GOAL
Rewrite all the entries below, swapping "picture-taker" for "photographer" wherever it appears and changing nothing else. Leave the pictures out.

SUPPLIED MATERIAL
--------------------------------------------------

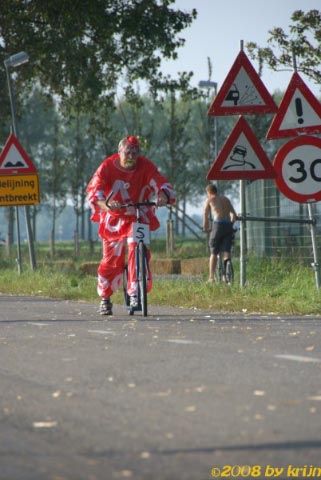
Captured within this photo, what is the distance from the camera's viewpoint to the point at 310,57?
31.5 m

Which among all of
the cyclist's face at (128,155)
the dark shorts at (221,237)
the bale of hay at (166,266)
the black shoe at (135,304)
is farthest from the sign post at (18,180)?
the black shoe at (135,304)

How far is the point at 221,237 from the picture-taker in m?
22.7

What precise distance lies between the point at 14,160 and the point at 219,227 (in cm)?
404

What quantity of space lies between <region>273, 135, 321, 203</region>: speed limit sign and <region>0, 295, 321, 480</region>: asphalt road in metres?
2.62

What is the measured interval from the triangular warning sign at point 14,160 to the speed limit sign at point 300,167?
10234 millimetres

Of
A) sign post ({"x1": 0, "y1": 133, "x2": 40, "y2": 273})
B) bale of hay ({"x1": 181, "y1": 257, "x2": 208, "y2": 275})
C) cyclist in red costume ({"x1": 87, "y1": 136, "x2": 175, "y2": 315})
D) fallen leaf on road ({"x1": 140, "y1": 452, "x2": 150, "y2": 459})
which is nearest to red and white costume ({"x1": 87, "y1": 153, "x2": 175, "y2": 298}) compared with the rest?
cyclist in red costume ({"x1": 87, "y1": 136, "x2": 175, "y2": 315})

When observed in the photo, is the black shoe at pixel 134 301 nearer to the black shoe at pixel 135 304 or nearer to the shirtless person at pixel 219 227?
the black shoe at pixel 135 304

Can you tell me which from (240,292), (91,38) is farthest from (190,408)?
(91,38)

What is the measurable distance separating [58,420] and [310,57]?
2583cm

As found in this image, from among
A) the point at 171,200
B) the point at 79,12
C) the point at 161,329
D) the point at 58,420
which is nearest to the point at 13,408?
the point at 58,420

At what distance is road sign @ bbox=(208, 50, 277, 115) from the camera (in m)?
15.4

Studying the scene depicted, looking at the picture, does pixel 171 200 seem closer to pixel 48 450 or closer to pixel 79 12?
pixel 48 450

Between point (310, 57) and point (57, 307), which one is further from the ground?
point (310, 57)

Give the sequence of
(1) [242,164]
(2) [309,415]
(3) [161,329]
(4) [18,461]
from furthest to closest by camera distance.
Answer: (1) [242,164] < (3) [161,329] < (2) [309,415] < (4) [18,461]
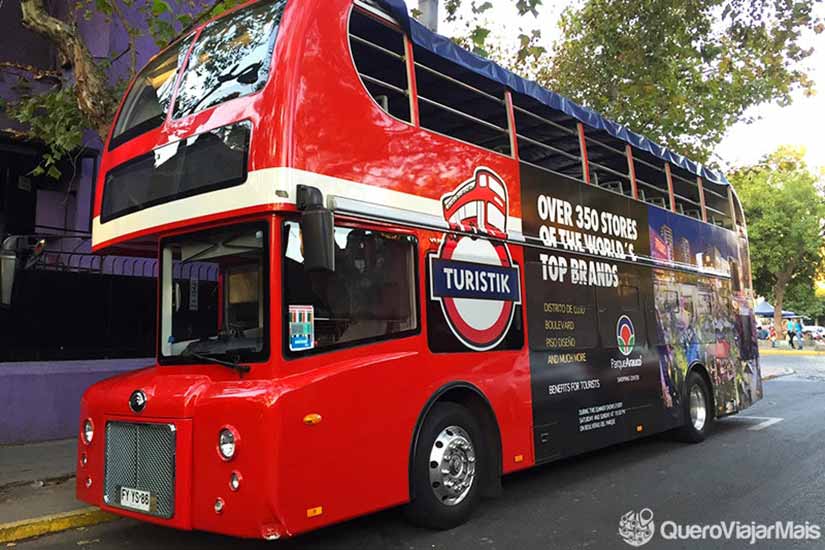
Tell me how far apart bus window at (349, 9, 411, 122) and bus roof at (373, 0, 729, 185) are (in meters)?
0.17

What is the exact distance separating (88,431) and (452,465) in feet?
9.36

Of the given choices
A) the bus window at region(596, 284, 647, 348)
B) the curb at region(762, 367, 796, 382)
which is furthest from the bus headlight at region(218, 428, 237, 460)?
the curb at region(762, 367, 796, 382)

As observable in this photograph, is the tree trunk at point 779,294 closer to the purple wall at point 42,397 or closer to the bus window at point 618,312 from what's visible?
the bus window at point 618,312

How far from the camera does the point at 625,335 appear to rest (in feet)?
24.9

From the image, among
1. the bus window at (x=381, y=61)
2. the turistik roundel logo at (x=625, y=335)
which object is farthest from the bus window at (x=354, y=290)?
the turistik roundel logo at (x=625, y=335)

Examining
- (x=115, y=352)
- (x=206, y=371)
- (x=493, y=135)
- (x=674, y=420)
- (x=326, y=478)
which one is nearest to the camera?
(x=326, y=478)

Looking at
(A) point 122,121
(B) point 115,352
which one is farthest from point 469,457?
(B) point 115,352

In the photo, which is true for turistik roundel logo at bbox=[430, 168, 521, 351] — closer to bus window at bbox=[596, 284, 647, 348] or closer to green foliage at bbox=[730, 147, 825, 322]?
bus window at bbox=[596, 284, 647, 348]

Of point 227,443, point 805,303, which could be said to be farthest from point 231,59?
point 805,303

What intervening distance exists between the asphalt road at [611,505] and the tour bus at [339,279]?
0.38 m

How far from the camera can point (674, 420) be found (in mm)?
8438

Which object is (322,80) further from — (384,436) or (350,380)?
(384,436)

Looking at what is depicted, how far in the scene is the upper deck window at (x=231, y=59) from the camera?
4574 mm

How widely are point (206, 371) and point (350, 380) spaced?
1.04 m
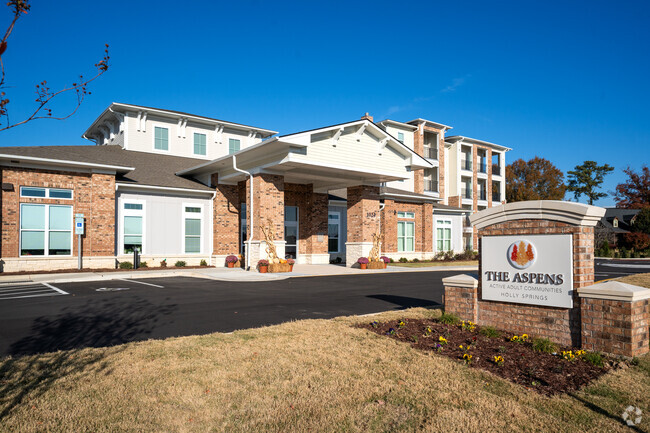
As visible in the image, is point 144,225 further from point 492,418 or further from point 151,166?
point 492,418

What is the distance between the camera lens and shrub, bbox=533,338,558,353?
6336 millimetres

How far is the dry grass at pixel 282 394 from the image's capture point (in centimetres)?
407

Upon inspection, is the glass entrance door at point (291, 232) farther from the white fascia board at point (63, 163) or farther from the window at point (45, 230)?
the window at point (45, 230)

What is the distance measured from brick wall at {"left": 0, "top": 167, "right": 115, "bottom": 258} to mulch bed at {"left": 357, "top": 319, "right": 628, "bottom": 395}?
1575cm

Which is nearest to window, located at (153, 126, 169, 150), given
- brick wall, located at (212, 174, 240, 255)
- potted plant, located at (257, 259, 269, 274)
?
brick wall, located at (212, 174, 240, 255)

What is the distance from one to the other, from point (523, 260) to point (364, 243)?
16729mm

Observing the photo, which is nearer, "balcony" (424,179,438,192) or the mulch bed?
the mulch bed

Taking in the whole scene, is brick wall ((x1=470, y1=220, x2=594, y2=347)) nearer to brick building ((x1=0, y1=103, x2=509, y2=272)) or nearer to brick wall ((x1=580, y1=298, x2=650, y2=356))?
brick wall ((x1=580, y1=298, x2=650, y2=356))

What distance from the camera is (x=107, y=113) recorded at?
28.4 meters

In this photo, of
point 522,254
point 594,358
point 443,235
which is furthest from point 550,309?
point 443,235

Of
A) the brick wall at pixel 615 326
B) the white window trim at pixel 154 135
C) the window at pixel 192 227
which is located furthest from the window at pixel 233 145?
the brick wall at pixel 615 326

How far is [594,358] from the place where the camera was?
5.83 meters

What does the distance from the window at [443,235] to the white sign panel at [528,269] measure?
26.4 meters

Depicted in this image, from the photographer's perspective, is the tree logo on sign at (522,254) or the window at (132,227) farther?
the window at (132,227)
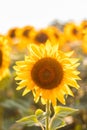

--------------------------------------------------

TASK ANSWER
Captured within this photo, what is the distance from the camera's viewpoint to the point at 310,57?
31.5 m

Which among all of
the cyclist's face at (128,155)
the dark shorts at (221,237)
the bale of hay at (166,266)
the black shoe at (135,304)
is farthest from the sign post at (18,180)?
the black shoe at (135,304)

How far is the point at 221,237 from the photographer in m?
22.7

What precise distance lies between the point at 14,160 and the point at 219,227 (in cm)?
404

What quantity of space lies between <region>273, 135, 321, 203</region>: speed limit sign and <region>0, 295, 321, 480</region>: asphalt road in metres?
2.62

What is the measured interval from the triangular warning sign at point 14,160 to the speed limit sign at point 300,167?
10234 millimetres

Of
A) sign post ({"x1": 0, "y1": 133, "x2": 40, "y2": 273})
B) bale of hay ({"x1": 181, "y1": 257, "x2": 208, "y2": 275})
C) cyclist in red costume ({"x1": 87, "y1": 136, "x2": 175, "y2": 315})
D) fallen leaf on road ({"x1": 140, "y1": 452, "x2": 150, "y2": 459})
which is nearest to red and white costume ({"x1": 87, "y1": 153, "x2": 175, "y2": 298}) compared with the rest?
cyclist in red costume ({"x1": 87, "y1": 136, "x2": 175, "y2": 315})

When observed in the photo, is the black shoe at pixel 134 301 nearer to the black shoe at pixel 135 304 or nearer to the shirtless person at pixel 219 227?
the black shoe at pixel 135 304

Can you tell me which from (240,292), (91,38) is farthest from (190,408)?
(91,38)

What is the measurable distance separating [58,420] and [310,57]?
2583cm

As found in this image, from among
A) the point at 171,200
B) the point at 79,12
C) the point at 161,329
D) the point at 58,420
which is nearest to the point at 13,408?
the point at 58,420

At what distance is road sign @ bbox=(208, 50, 277, 115) from the camera (in m)?
15.4

Studying the scene depicted, looking at the picture, does pixel 171 200 seem closer to pixel 48 450 or closer to pixel 79 12?
pixel 48 450

Between point (310, 57) and point (57, 307), which one is further from the ground?
point (310, 57)

Give the sequence of
(1) [242,164]
(2) [309,415]
(3) [161,329]
(4) [18,461]
from furthest to closest by camera distance.
Answer: (1) [242,164] < (3) [161,329] < (2) [309,415] < (4) [18,461]
Tell me how far apart bus window at (349, 9, 411, 122) and bus roof at (373, 0, 729, 185) are (in meters)?
0.17

What is the exact distance separating (88,431) and (452,465) in feet?
9.36

Of the given choices
A) the bus window at region(596, 284, 647, 348)
B) the curb at region(762, 367, 796, 382)
which is furthest from the bus headlight at region(218, 428, 237, 460)?
the curb at region(762, 367, 796, 382)

As observable in this photograph, is the tree trunk at point 779,294 closer to the purple wall at point 42,397 or closer to the bus window at point 618,312 from what's visible?
the bus window at point 618,312

How far from the camera does the point at 625,335 appear to rest (in feet)?
24.9

From the image, among
1. the bus window at (x=381, y=61)
2. the turistik roundel logo at (x=625, y=335)
which object is farthest from the bus window at (x=354, y=290)?
the turistik roundel logo at (x=625, y=335)

Examining
- (x=115, y=352)
- (x=206, y=371)
- (x=493, y=135)
- (x=674, y=420)
- (x=326, y=478)
which one is nearest to the camera?
(x=326, y=478)

Looking at
(A) point 122,121
(B) point 115,352
which one is farthest from point 469,457?
(B) point 115,352

In the photo, which is true for turistik roundel logo at bbox=[430, 168, 521, 351] — closer to bus window at bbox=[596, 284, 647, 348] or closer to green foliage at bbox=[730, 147, 825, 322]?
bus window at bbox=[596, 284, 647, 348]

Of point 227,443, point 805,303, which could be said to be farthest from point 231,59?
point 805,303

What intervening distance exists between the asphalt road at [611,505] and the tour bus at [339,279]?
0.38 m

How far from the camera can point (674, 420) be found (in mm)?
8438

Which object is (322,80) further from — (384,436) or (350,380)?
(384,436)

Looking at what is depicted, how far in the scene is the upper deck window at (x=231, y=59) from the camera?
4574 mm

How widely are point (206, 371) and point (350, 380) spaced?
1.04 m
As visible in the image, is point 144,225 further from point 492,418 or further from point 151,166?
point 492,418

What is the distance between the camera lens and shrub, bbox=533,338,558,353?
6336 millimetres

How far is the dry grass at pixel 282 394 from the image's capture point (in centimetres)?
407

Upon inspection, is the glass entrance door at point (291, 232) farther from the white fascia board at point (63, 163) or farther from the window at point (45, 230)?
the window at point (45, 230)

What is the distance measured from brick wall at {"left": 0, "top": 167, "right": 115, "bottom": 258} to mulch bed at {"left": 357, "top": 319, "right": 628, "bottom": 395}?
1575cm

Which is nearest to window, located at (153, 126, 169, 150), given
- brick wall, located at (212, 174, 240, 255)
- potted plant, located at (257, 259, 269, 274)
?
brick wall, located at (212, 174, 240, 255)

What is the distance from one to the other, from point (523, 260) to point (364, 243)?
16729mm

Observing the photo, which is nearer, "balcony" (424,179,438,192) or the mulch bed?
the mulch bed

Taking in the whole scene, is brick wall ((x1=470, y1=220, x2=594, y2=347)) nearer to brick building ((x1=0, y1=103, x2=509, y2=272)) or nearer to brick wall ((x1=580, y1=298, x2=650, y2=356))?
brick wall ((x1=580, y1=298, x2=650, y2=356))

What distance from the camera is (x=107, y=113) recorded at?
28.4 meters

In this photo, of
point 522,254
point 594,358
point 443,235
which is furthest from point 550,309?
point 443,235

Of
A) the brick wall at pixel 615 326
B) the white window trim at pixel 154 135
C) the window at pixel 192 227
which is located furthest from the window at pixel 233 145?
the brick wall at pixel 615 326

How far is [594,358] from the place where the camera was?
5.83 meters

What does the distance from the window at [443,235] to the white sign panel at [528,269] measure?
26.4 meters

Depicted in this image, from the photographer's perspective, is the tree logo on sign at (522,254) or the window at (132,227) farther?
the window at (132,227)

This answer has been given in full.